Task prompt: In the text below on Rome's legions, under which emperor did the Empire essentially reach its extent?

Text provided:
☆ ☆ ☆ ☆ ☆

True they were employing many barbarians to fight other barbarians as the empire began to recede but I don't know if it that is because it was becoming to demanding [of Roman citizens] or as many have speculated, that the Roman populace just got lazy &/or ambivalent about warring when there was not much incentive for them in it..????

I suppose that most 'ordinary' Romans had been eliminated by the later days. For those who were poor the legions offered very good prospects indeed, but it was not applicable to the dead!
 
I suppose that most 'ordinary' Romans had been eliminated by the later days. For those who were poor the legions offered very good prospects indeed, but it was not applicable to the dead!
Not as appealing as you think. A man who made it through his 20 years in the legion would have, with his discharge award of monies and property, would have been considered quite wealthy by the standards of the day. However, even during the era of the Imperium the odds of surviving 20 years in the legions were about 50%. Not exactly appealing odds.
 
It had more to do with the change in the legions mission from an aggressive one to a defensive one. The Empire essentially reached its extent under Trajan. From that point on the legions mission changed from a conquering force to a defensive force focused on defending the Roman frontiers. It became easier to recruit auxiliary troops from the local populace on the frontiers who either were hybrid Romans or non Romans. As time went on and as commanders of these auxiliary troops gained power these troops became full Roman. Citizens.
Many "non" Americans join our armed forces~see any parallels??
 
Paul Krugman uncovers chilling parallels between Trump, fascism and the fall of the Roman Republic

The parallels between the rise of fascism in the 1930s and the dawning of the Trump era are already frighteningly clear. So, Paul Krugman thought he’d do a little light reading about ancient Rome to take his mind off of the whole upsetting situation. Instead, he found some scary “contemporary resonances of some Roman history — specifically, the tale of how the Roman Republic fell,” he writes in Monday’s column.

Here’s what I learned: Republican institutions don’t protect against tyranny when powerful people start defying political norms. And tyranny, when it comes, can flourish even while maintaining a republican facade.

On the first point: Roman politics involved fierce competition among ambitious men. But for centuries that competition was constrained by some seemingly unbreakable rules. Here’s what Adrian Goldsworthy’s “In the Name of Rome” says: “However important it was for an individual to win fame and add to his and his family’s reputation, this should always be subordinated to the good of the Republic … no disappointed Roman politician sought the aid of a foreign power.

America used to be like that, with prominent senators declaring that we must stop “partisan politics at the water’s edge.” But now we have a president-elect who openly asked Russia to help smear his opponent, and all indications are that the bulk of his party was and is just fine with that. (A new poll shows that Republican approval of Vladimir Putin has surged even though — or, more likely, precisely because — it has become clear that Russian intervention played an important role in the U.S. election.) Winning domestic political struggles is all that matters, the good of the republic be damned.

The republic technically survived, on paper anyway. The Senate lost all power and all decisions were made by the emperor. Krugman sees a similar destruction of the substance of our democracy and it is chilling.

☆ ☆ ☆ ☆ ☆

Collection entries:
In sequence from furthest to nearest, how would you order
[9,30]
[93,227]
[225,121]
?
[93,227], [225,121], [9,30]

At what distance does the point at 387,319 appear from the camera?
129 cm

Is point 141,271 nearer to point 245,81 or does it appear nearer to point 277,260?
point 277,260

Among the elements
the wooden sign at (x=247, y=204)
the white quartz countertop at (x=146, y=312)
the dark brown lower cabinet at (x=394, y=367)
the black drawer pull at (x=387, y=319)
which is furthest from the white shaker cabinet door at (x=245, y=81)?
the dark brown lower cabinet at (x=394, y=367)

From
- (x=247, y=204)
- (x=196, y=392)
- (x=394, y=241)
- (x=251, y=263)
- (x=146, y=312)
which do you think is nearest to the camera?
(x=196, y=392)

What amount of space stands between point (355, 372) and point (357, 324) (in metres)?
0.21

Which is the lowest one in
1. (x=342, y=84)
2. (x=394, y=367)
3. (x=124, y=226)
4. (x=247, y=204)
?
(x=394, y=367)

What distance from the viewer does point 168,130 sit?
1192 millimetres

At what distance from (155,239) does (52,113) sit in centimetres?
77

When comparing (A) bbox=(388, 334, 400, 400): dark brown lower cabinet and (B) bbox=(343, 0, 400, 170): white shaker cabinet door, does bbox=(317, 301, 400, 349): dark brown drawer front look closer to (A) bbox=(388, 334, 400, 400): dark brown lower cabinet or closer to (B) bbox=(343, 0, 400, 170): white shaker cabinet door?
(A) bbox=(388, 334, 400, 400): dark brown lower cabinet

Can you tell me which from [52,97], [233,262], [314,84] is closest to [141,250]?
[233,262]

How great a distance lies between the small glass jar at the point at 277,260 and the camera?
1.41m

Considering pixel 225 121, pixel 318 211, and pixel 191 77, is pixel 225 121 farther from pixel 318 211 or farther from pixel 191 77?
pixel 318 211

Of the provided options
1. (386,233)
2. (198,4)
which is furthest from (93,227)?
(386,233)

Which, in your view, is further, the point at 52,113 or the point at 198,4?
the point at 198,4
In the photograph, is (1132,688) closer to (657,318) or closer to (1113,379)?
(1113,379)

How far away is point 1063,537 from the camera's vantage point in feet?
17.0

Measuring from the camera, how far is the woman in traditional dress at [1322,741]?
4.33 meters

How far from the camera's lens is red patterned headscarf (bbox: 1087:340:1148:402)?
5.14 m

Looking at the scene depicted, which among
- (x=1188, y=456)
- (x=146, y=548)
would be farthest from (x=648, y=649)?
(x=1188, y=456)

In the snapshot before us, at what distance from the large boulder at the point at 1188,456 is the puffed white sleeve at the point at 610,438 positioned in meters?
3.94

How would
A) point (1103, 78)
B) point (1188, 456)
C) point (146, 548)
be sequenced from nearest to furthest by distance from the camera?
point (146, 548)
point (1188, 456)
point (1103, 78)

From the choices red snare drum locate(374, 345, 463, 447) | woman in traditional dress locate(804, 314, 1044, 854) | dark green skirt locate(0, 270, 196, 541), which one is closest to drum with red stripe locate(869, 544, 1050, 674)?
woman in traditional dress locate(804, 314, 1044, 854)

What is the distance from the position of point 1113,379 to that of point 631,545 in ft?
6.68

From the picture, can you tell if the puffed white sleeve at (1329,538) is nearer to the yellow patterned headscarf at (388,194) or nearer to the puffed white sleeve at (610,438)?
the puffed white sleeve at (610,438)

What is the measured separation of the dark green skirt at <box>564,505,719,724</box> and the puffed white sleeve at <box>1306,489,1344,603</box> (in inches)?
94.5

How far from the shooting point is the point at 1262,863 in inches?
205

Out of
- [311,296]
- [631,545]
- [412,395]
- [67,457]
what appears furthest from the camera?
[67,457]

☆ ☆ ☆ ☆ ☆

Task result: Trajan.